Según Arévalo, este fenómeno podrían ocasionarlo las islas de calor urbano que ha generado la expansión de la ciudad: es decir, el incremento de la temperatura en una ciudad a causa del tráfico, los materiales de construcción y la falta de áreas verdes. El aumento agresivo de temperaturas urbanas que genera islas térmicas acelera la evaporación del agua y estimula lluvias irregulares: es decir, eventos que superan los 20 milímetros de lluvia. El jueves 28, explica Di Lisio, en El Hatillo llovieron más de 112 milímetros: un 10 por ciento de lo que puede llover en promedio anualmente en esa área.
Además, dice De Viana, “en algunos barrios hay procesos de desestabilización formados por las mismas casas” que tienen aguas negras que no se canalizan adecuadamente e infiltran la tierra de la montaña. De Viana recuerda la tormenta tropical Brett, que impactó áreas capitalinas como La Vega, El Valle, Coche y la parte alta de la Cota 905, dejando más de 70 muertos solo en Caracas. Para De Viana, la lección de aquella noche es la importancia de tener cuerpos de bomberos y de atención de emergencias bien equipados —con mejores vehículos, maquinaria e iluminación— en áreas metropolitanas. En septiembre, un niño de Chapellín fue arrastrado por una quebrada. Su cuerpo se encontró días después en el río Guaire, ya en los Valles del Tuy. Para Di Lisio, Antímano y las áreas cercanas a la quebrada Tacagua en Catia también son vulnerables.
Pero el sureste de Caracas también puede ser vulnerable por el tipo de suelos donde varias edificaciones fueron construidas. En días recientes, parte de una quinta —compartida por 12 familias— se desplomó en Colinas de Bello Monte. Hubo deslizamientos en áreas residenciales de Colinas de La Tahona y una mujer embarazada murió tapiada cuando su vivienda se desplomó en Baruta. Di Lisio alerta también sobre el efecto de las malas podas y la deforestación en los municipios metropolitanos. Por ejemplo, el jabillo mal podado que colapsó sobre la Avenida Libertador: “Ya no hay servicios especializados de poda en casi ningún municipio”, dice Di Lisio, quien nota la falta de “criterios” del municipio Chacao.
La planificación, crucial para el desarrollo
Es necesario que el Estado haga respetar las ordenanzas y las leyes que rigen el riesgo hidroclimatológico, dice Di Lisio. Por ejemplo, a las poblaciones informales en los cauces de ríos —como Las Tejerías— “deberían haberlas sencillamente reubicado desde hace mucho tiempo”. Sin embargo, Di Lisio alerta que no se debe emprender un proceso de reubicación que repita la situación de los damnificados de Vargas: estos pasaron años en refugios inadecuados y luego los mudaron a edificios de la Misión Vivienda que –explica– no responden a normas de convivencia social ni a la arquitectura de un país tropical, copiando prototipos bielorrusos y rusos.

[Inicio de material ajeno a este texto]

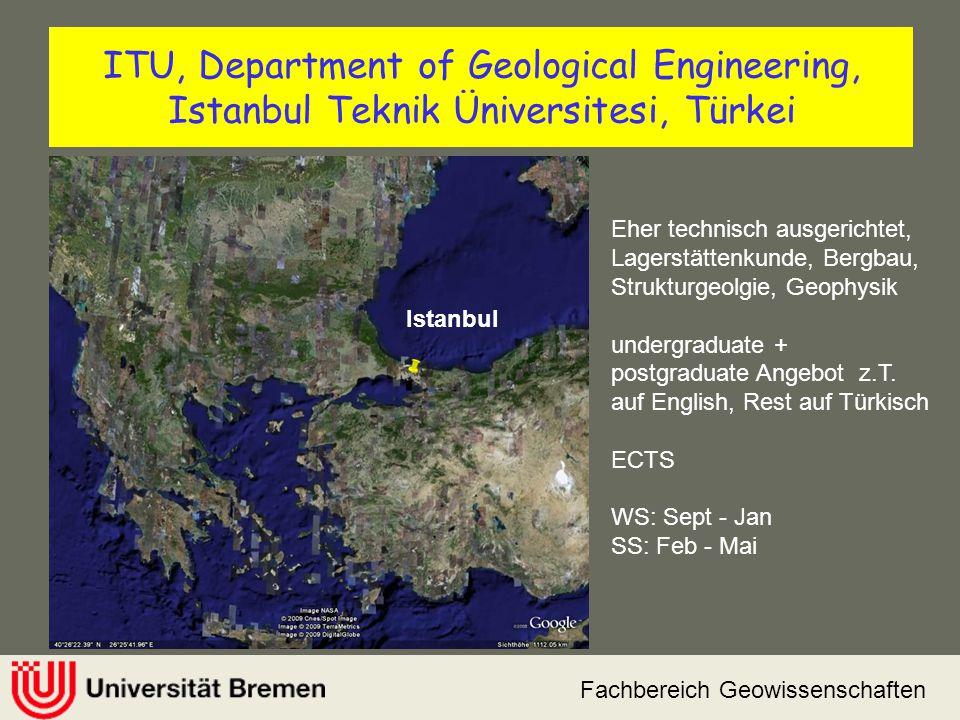Fachbereich Geowissenschaften ITU, Department of Geological Engineering, Istanbul Teknik Üniversitesi, Türkei Istanbul Eher technisch ausgerichtet, La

En cambio, considera que Venezuela debería seguir el Marco de Sendai para la Reducción de Riesgo de Desastres de Naciones Unidas e informar a las comunidades de los riesgos de las zonas en las que viven. Evaluar los periodos de retorno de los fenómenos climáticos, para definir el rol del cambio climático, es otra medida que recomienda el geógrafo. “Hemos perdido la orientación de los lineamientos técnicos que deberían estar presentes en un plan de desarrollo —afirma—. Hasta ahora no he visto una política coherente, inteligente, que le permita aprender de eventos anteriores”.